*** DOCUMENT EXTRACT Section Begins ***

The two main early sources for Bruegel's biography are Lodovico Guicciardini's account of the Low Countries (1567) and Karel van Mander's 1604 Schilder-boeck.  Guicciardini recorded that Bruegel was born in Breda, but Van Mander specified that Bruegel was born in a village (dorp) near Breda called "Brueghel", which does not fit any known place.  Nothing at all is known of his family background. Van Mander seems to assume he came from a peasant background, in keeping with the over-emphasis on Bruegel's peasant genre scenes given by van Mander and many early art historians and critics.

In contrast, scholars of the last six decades have emphasized the intellectual content of his work, and conclude: "There is, in fact, every reason to think that Pieter Bruegel was a townsman and a highly educated one, on friendly terms with the humanists of his time", ignoring Van Mander's dorp and just placing his childhood in Breda itself.  Breda was already a significant centre as the base of the House of Orange-Nassau, with a population of some 8,000, although 90% of the 1300 houses were destroyed in a fire in 1534.  However, this reversal can be taken to excess; although Bruegel moved in highly educated humanist circles, it seems "he had not mastered Latin", and had others add the Latin captions in some of his drawings.

From the fact that Bruegel entered the Antwerp painters' guild in 1551, it is inferred that he was born between 1525 and 1530. His master, according to Van Mander, was the Antwerp painter Pieter Coecke van Aelst.

*** DOCUMENT EXTRACT Section Ends ***

Retype, word for word, the portion of the passage on Bruegel's early life that opens with the words "In contrast, scholars" and closes with "of his drawings.".

*** PROVIDED MATERIAL Section Begins ***

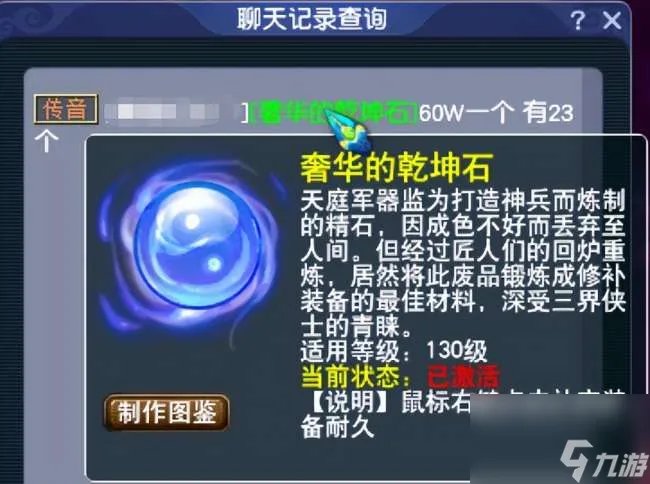 梦幻西游龙宫技能多少秒7 附 龙宫单开技巧和最佳配置推荐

*** PROVIDED MATERIAL Section Ends ***

> [YOUR SOLUTION]:
In contrast, scholars of the last six decades have emphasized the intellectual content of his work, and conclude: "There is, in fact, every reason to think that Pieter Bruegel was a townsman and a highly educated one, on friendly terms with the humanists of his time", ignoring Van Mander's dorp and just placing his childhood in Breda itself.  Breda was already a significant centre as the base of the House of Orange-Nassau, with a population of some 8,000, although 90% of the 1300 houses were destroyed in a fire in 1534.  However, this reversal can be taken to excess; although Bruegel moved in highly educated humanist circles, it seems "he had not mastered Latin", and had others add the Latin captions in some of his drawings.